Dead men’s hearts
Aaron Elkins
“All right, then, explain Drbal’s Phenomenon,” Bruno Gustafson demanded.
“Urn… Drbal’s Phenomenon?” Gideon said.
“The fact,” Bruno said, his ruddy face aglow with the pleasures of scholarly debate, “that if you leave an old razor blade in the Great Chamber of Cheops’ pyramid, oriented exactly north-south, in twenty-four hours it comes out sharp as new. This is a known fact, proved by Drbal. He could shave two hundred times with the same Gillette Blue blade.”
“Oh,” Gideon said, “that Drbal.” He sipped his Scotch-and-water. “Well-”
Bruno’s wife saved him, for the moment at least. “I thought it was Khufu’s pyramid,” Bea Gustafson said matter-of-factly.
“Same guy,” Bruno said. “But the thing is, it could have been anybody’s pyramid. Drbal made himself a mint selling little cardboard razor-blade sharpeners shaped like pyramids. Czechoslovakian patent number 91304. Don’t ask me why I remember.”
“Fascinating,” Rupert Armstrong LeMoyne said, beaming over his white wine. “Absolutely fascinating.”

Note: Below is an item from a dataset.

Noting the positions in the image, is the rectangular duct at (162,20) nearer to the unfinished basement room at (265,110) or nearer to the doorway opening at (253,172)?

That had been about the level of Rupert’s participation so far. This, Gideon thought, was understandable behavior from the University of Washington’s vice-president for development in the presence of Bea and Bruno Gustafson of Walla Walla, the alumni couple whose contributions to the school had been $150,000 in each of the last two years. Gideon also understood why the Gustafsons had been treated to a string of receptions over the past two days, had been given twelfth-row seats smack on the fifty-yard line for Saturday’s sell-out game between the Huskies and Arizona, and were now being entertained with drinks and hors d’oeuvres in the faculty club bar, prior to being escorted upstairs for dinner.
What Gideon didn’t understand was what he was doing there. He and Julie.